WORK TO COMPLETE: Line by line, repeat all the material exactly as it appears.

|---|

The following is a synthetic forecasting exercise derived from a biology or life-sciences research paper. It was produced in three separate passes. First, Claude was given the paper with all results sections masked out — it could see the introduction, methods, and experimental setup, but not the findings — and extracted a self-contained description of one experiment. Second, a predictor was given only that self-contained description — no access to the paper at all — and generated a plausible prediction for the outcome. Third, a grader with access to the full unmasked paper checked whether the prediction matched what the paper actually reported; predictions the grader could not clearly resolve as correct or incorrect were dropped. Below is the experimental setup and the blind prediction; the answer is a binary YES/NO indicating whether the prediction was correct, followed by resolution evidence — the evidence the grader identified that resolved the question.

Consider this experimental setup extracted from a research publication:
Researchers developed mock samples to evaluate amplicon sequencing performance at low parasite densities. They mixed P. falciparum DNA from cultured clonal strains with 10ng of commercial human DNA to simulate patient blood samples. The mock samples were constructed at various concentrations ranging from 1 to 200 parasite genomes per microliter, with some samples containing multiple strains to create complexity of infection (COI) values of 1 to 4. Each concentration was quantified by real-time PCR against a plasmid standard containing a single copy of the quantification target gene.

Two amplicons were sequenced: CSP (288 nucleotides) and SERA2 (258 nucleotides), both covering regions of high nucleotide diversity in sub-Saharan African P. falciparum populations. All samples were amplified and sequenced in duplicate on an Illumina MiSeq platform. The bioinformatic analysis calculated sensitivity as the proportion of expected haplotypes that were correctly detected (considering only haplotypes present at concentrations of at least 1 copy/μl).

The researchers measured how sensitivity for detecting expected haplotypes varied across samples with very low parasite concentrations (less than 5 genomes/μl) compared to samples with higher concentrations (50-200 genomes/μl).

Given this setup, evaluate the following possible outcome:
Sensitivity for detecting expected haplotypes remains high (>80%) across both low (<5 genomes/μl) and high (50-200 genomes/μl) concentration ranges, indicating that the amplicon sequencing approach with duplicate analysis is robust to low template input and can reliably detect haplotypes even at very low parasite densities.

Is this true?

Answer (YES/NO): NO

|---|

EXERCISE OUTPUT:
The following is a synthetic forecasting exercise derived from a biology or life-sciences research paper. It was produced in three separate passes. First, Claude was given the paper with all results sections masked out — it could see the introduction, methods, and experimental setup, but not the findings — and extracted a self-contained description of one experiment. Second, a predictor was given only that self-contained description — no access to the paper at all — and generated a plausible prediction for the outcome. Third, a grader with access to the full unmasked paper checked whether the prediction matched what the paper actually reported; predictions the grader could not clearly resolve as correct or incorrect were dropped. Below is the experimental setup and the blind prediction; the answer is a binary YES/NO indicating whether the prediction was correct, followed by resolution evidence — the evidence the grader identified that resolved the question.

Consider this experimental setup extracted from a research publication:
Researchers developed mock samples to evaluate amplicon sequencing performance at low parasite densities. They mixed P. falciparum DNA from cultured clonal strains with 10ng of commercial human DNA to simulate patient blood samples. The mock samples were constructed at various concentrations ranging from 1 to 200 parasite genomes per microliter, with some samples containing multiple strains to create complexity of infection (COI) values of 1 to 4. Each concentration was quantified by real-time PCR against a plasmid standard containing a single copy of the quantification target gene.

Two amplicons were sequenced: CSP (288 nucleotides) and SERA2 (258 nucleotides), both covering regions of high nucleotide diversity in sub-Saharan African P. falciparum populations. All samples were amplified and sequenced in duplicate on an Illumina MiSeq platform. The bioinformatic analysis calculated sensitivity as the proportion of expected haplotypes that were correctly detected (considering only haplotypes present at concentrations of at least 1 copy/μl).

The researchers measured how sensitivity for detecting expected haplotypes varied across samples with very low parasite concentrations (less than 5 genomes/μl) compared to samples with higher concentrations (50-200 genomes/μl).

Given this setup, evaluate the following possible outcome:
Sensitivity for detecting expected haplotypes remains high (>80%) across both low (<5 genomes/μl) and high (50-200 genomes/μl) concentration ranges, indicating that the amplicon sequencing approach with duplicate analysis is robust to low template input and can reliably detect haplotypes even at very low parasite densities.

Is this true?

Answer (YES/NO): NO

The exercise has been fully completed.